▸ **Aim**: Copy out the lines below, beginning with the line containing "Which do you think, from" and continuing through the line containing "is nearest to the", without changing anything in them.

>>>>

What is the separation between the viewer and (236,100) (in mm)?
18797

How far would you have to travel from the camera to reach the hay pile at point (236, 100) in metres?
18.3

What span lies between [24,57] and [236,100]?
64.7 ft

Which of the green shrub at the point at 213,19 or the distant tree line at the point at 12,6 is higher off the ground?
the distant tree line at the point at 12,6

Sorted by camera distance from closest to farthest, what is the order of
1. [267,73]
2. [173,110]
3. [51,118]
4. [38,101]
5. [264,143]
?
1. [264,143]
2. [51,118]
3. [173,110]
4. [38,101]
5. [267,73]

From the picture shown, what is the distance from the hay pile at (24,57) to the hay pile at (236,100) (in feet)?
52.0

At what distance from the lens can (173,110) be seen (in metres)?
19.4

<<<<
>>>>

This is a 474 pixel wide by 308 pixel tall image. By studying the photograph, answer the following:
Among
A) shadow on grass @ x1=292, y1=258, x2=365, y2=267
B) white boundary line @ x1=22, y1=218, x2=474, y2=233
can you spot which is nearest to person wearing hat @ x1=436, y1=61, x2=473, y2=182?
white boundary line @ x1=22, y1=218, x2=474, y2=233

<<<<
>>>>

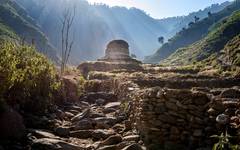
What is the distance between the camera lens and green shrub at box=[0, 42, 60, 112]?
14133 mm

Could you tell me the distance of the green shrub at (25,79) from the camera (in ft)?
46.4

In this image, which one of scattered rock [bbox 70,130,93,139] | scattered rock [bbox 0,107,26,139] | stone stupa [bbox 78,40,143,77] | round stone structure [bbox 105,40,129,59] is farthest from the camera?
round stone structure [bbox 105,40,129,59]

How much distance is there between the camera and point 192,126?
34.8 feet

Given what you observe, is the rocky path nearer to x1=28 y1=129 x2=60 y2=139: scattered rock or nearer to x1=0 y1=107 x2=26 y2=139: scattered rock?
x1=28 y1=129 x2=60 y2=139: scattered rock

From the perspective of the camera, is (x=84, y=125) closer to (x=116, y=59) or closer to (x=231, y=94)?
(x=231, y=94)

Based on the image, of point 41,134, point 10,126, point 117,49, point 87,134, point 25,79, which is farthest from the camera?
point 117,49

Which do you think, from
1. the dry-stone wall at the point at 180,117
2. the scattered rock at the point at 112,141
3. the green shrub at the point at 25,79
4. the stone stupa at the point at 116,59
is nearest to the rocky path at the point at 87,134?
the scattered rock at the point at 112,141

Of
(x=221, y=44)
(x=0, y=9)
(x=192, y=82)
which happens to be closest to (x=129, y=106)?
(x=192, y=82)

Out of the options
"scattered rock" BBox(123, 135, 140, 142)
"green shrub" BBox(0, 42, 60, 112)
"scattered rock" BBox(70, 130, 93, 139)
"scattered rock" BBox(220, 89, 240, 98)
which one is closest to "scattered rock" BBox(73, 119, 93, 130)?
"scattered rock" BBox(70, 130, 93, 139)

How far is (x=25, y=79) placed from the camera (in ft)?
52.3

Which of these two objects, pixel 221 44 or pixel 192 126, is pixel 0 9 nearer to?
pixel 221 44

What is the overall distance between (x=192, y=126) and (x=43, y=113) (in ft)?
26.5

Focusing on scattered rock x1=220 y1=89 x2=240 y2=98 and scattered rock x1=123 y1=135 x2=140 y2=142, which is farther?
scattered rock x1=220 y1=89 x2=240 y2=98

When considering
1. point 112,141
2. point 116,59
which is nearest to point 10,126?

<<<<

▸ **Correct output**:
Which do you think, from
1. the dry-stone wall at the point at 180,117
2. the scattered rock at the point at 112,141
3. the green shrub at the point at 25,79
4. the stone stupa at the point at 116,59
is nearest to the rocky path at the point at 87,134?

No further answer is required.